For a long time already, consumers have been asking for more sustainable products and services as everyone becomes increasingly aware of the need to take better care of our planet. As part of their CSR programmes, some brands have responded with sustainable goals, carbon off-setting initiatives like planting trees, and ‘green’ product line extensions. Today, we even have quite a few brands that were created for the sole purpose of building a more sustainable future – and the people love it.

For the brands that still haven’t tuned into this: your time is running out.

Earth Day 2020 is led by people, supported by brands

Earth Day is about celebrating the public consciousness about the state of our planet. The first Earth Day was in 1970, and since then every year on April 22 we celebrate the anniversary of the birth of the modern environmental movement. In the last 50 years, Earth Day has grown to include more people from all over the world, to kids’ classrooms singing “Reduce, Reuse, Recycle”, to brands pitching in and doing the right thing.

A quick view in our network of brands showed us that luxury fashion brand Moncler shared its commitments to fighting what they view as the biggest challenge the world faces today, climate change. Acknowledging sustainability goals have no final destination but are rather ongoing processes, they reminded everyone of their pledge to be carbon neutral on its own operational sites by 2021 and rely solely on 100% renewable energy worldwide by 2023.

Aspart of their ongoing commitment to sustainability, Nike’s shipping boxes produce half as much carbon as traditional boxes. Customers can scan the box with their phone which renders a 3D landscape using AR, visualising the production process. It’s a powerful way for Nike to tell their story and draw customers into their world.

Plant-based products also continue to secure a bigger piece of the pie, with Beyond Meat (plant-based beef) now available on the menu at Starbucks in China next to Omnipork (plant-based pork) and Oatly (plant-based milk). Beyond Meat uses 99% less water, 93% less land, and produces 90% fewer greenhouse gases than traditional beef burgers. Beyond Meat and the other brands like it don’t make sustainability commitments, they are sustainability commitments.
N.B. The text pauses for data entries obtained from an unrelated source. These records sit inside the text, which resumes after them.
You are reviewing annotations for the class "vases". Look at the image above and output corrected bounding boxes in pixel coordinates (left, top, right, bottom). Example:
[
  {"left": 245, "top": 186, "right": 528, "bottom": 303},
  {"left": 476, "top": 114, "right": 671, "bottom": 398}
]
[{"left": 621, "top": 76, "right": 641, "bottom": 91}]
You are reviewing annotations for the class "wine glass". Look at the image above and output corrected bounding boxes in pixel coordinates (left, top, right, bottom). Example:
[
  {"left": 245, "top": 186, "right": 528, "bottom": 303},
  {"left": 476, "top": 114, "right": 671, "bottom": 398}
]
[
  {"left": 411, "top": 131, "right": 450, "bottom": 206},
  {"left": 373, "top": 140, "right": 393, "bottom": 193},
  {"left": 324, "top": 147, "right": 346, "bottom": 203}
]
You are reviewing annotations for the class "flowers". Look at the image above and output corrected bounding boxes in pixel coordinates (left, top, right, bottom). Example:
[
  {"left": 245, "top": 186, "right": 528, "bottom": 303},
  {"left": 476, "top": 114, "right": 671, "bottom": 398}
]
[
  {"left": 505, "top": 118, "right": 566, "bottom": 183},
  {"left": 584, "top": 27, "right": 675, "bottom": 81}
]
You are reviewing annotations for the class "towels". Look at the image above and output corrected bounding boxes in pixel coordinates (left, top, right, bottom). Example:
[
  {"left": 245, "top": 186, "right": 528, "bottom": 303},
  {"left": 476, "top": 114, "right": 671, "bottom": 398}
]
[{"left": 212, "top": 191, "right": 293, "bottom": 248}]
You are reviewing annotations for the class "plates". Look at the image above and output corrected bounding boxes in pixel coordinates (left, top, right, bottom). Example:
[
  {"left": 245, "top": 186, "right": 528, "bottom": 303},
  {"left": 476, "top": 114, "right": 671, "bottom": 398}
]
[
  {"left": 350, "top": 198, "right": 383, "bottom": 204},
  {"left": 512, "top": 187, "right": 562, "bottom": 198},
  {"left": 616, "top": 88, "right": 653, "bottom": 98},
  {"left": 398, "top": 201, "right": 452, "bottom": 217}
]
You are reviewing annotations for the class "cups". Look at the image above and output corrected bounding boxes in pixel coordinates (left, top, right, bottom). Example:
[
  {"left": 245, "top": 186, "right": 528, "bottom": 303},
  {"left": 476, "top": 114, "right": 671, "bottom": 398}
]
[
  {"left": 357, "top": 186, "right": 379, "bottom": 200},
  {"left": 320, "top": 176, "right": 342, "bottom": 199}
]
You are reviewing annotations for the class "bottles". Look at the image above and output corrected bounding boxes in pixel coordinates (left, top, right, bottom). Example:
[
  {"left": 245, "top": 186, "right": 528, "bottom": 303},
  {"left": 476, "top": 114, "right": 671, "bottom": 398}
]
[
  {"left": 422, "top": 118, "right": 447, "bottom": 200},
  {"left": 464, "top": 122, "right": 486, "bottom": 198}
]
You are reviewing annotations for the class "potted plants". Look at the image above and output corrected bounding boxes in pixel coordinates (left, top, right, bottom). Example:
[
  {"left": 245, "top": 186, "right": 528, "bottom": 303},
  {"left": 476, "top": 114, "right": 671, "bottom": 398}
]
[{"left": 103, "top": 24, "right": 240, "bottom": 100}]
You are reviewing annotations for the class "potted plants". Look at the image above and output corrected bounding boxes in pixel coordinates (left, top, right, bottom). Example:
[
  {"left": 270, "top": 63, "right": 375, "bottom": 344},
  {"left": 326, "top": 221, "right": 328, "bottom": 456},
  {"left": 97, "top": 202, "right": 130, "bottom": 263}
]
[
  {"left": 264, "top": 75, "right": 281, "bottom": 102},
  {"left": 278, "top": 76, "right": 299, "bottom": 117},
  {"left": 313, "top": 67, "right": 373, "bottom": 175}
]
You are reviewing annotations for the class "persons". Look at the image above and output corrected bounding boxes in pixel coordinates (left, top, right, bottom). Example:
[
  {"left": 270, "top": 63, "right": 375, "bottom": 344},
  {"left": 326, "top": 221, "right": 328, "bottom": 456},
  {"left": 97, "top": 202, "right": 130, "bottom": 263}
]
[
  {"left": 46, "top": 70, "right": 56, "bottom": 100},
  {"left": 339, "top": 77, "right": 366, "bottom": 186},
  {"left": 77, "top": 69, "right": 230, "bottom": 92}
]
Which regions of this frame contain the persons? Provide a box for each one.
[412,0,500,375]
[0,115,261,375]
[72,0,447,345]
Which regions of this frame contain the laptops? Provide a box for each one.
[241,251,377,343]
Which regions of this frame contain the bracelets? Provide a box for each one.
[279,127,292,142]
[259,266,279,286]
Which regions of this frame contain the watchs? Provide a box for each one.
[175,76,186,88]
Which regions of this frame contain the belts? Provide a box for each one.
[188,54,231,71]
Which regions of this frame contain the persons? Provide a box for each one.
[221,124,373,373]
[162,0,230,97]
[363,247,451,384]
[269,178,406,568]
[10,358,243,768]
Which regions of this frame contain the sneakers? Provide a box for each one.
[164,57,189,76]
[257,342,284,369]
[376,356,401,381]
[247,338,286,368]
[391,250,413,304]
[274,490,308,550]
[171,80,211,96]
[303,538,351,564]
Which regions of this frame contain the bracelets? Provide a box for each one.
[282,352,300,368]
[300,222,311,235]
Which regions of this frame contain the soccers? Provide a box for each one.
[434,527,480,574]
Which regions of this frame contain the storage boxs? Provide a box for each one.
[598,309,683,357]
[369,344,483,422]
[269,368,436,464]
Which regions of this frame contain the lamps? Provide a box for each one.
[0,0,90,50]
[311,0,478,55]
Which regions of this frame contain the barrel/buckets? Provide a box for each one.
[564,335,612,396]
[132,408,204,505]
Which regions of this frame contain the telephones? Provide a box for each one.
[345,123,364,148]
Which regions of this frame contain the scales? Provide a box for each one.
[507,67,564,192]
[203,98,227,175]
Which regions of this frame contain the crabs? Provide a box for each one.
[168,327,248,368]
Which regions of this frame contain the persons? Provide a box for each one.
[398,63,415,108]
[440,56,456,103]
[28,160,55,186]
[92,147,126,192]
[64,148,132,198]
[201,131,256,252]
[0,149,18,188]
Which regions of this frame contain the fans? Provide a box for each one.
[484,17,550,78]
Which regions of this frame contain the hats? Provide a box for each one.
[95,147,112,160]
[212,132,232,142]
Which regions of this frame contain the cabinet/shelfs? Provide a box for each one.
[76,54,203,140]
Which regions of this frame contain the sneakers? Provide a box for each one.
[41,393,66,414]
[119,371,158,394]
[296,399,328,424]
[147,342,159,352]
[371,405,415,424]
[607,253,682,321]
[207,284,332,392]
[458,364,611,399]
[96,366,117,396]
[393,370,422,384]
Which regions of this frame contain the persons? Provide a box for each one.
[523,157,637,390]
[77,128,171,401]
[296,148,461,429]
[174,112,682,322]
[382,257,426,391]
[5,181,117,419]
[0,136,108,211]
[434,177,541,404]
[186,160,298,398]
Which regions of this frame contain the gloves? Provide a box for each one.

EarthDay is more than a theme that returns each year, it’s a movement led by people.As a brand, you need to position yourself as an enabler that helps people join that movement and give them the means and choices to contribute to a healthier planet.

‍What this means for your brand

There’s no doubt that your brand needs to take part in creating a more sustainable future, but the question is ‘how’. For some, it may be a resource-based or emission-based goal like Moncler and Nike. For others, creating green alternatives like Beyond Meat has done is the way forward. If neither of these two options apply to the nature of your business, consider that Starbucks is satisfying the same need through strategic partnerships – this is an option for every brand.

The key difference between an initiative that’s satisfactory and one that makes people fall in love with your brand, is authenticity. Any commitment made or action taken towards a sustainable future is welcome. But when it’s in line with your brand’s core purpose and mission, it’s authentic. Your customers will know and feel the difference. Do what you’re best at and known for, but change the focus. Direct your brand power towards building a healthier planet, and you’ll capture attention and solidify your brand’s relationship with your community.

If you haven’t yet defined your brand’s core purpose and mission, or you feel the need to refine it, now is the time to invest in your brand development. The shift in consumer expectations is swift, and you need the internal compass to guide your brand and meet the challenges head-on.